There are parents who put their kids in front of the T.V., my parents, mainly my mom, put me in front of the radio. My love for and addiction to music has always existed, without fail, without choice. Though my dad, for all intents and purposes, is a musician, this hunger and appetite comes from the woman who loved him. It is the biggest gift anyone has ever given me.
My mom once said, “I know you’d go crazy without music. That’s why I always made sure you had stereos and radios.” And she did. From transistor walkmen to turntables to boom boxes to shelf units, she’d supply the needle for the vein in my soul that throbbed and begged for the sticky, thick, melodic dope. When I’d stumble out of my self-constructed fortress of musictude, I’d be in the midst of hers.

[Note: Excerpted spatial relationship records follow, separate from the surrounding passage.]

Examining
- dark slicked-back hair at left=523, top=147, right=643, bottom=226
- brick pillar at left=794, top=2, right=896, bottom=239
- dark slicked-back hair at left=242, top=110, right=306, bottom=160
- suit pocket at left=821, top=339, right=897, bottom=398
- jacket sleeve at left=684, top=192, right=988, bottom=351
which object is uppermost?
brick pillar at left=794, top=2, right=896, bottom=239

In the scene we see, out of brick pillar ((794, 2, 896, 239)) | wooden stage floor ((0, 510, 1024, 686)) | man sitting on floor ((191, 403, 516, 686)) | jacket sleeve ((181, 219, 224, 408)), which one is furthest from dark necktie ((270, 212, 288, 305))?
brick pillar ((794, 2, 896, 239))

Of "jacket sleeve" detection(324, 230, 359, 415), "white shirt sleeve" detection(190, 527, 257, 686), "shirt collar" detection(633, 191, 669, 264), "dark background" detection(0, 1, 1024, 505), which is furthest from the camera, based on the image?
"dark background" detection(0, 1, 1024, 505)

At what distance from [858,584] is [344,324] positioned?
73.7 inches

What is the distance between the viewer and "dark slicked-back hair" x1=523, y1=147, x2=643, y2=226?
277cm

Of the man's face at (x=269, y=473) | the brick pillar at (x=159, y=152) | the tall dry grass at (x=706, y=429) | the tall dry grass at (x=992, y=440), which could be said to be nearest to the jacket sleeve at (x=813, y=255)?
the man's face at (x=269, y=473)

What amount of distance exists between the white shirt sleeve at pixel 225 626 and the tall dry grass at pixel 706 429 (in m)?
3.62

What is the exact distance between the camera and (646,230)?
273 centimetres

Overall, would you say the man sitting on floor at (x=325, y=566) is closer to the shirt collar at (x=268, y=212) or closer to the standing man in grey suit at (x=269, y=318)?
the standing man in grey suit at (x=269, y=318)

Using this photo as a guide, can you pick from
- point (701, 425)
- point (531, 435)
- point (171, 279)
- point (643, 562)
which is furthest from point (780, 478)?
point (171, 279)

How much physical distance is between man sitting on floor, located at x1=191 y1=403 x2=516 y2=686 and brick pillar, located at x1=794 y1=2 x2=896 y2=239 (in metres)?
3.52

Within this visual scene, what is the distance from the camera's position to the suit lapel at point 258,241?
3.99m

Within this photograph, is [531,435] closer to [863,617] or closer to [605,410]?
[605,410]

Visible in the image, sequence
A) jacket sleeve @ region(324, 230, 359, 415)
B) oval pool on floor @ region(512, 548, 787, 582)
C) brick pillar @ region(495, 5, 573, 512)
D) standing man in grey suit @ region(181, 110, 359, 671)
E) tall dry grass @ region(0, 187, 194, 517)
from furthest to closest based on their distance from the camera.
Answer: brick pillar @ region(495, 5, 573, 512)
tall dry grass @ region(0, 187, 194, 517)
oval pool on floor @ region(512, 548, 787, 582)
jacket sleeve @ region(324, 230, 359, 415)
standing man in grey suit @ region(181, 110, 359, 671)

Cleaning, cooking, driving, showering, sitting. Music was her white noise. I’d see her moving about in the trails of her mundane activities with a look of warm, emotional, vacation. What was she thinking? Who did she miss? Where was she? How did she end up here? Very often, my dad would be simultaneously concocting his own cacophony in compulsed madness just ten feet below us. Though you could hear it, we didn’t. Not really.
Life had dragged her and I over, around and under the country, following his dream. Seedy bars, dirty hotels, Colorado ski resorts, Ohio beach houses. It’s rumored I slept in a mostaccioli box in the back of van. Kentucky commune, faceless roadside motels, lake cabin in Wisconsin, all interspersed with stays at gramma’s, music watched over our souls.
My dad’s dream never came true. Or so I assume. Everyone grew up. We started staying in one place and sleeping in our own bed every night. Music keeping it’s position,  yet now more of a follower than a leader.
I once read that music activates the same brain activity as math. Math being a thing I excelled at without effort, I attributed science to my attraction, just like any other junkie looking for a justification. But that’s a lie. Music is my mother’s milk, my history. It is the home movie chronicling a love story. The story of two teens who fell in love, got pregnant, got married, chased after and ran from each other, leaving their blue eyed, towheaded baby in the care of what brought them together only to tear them apart.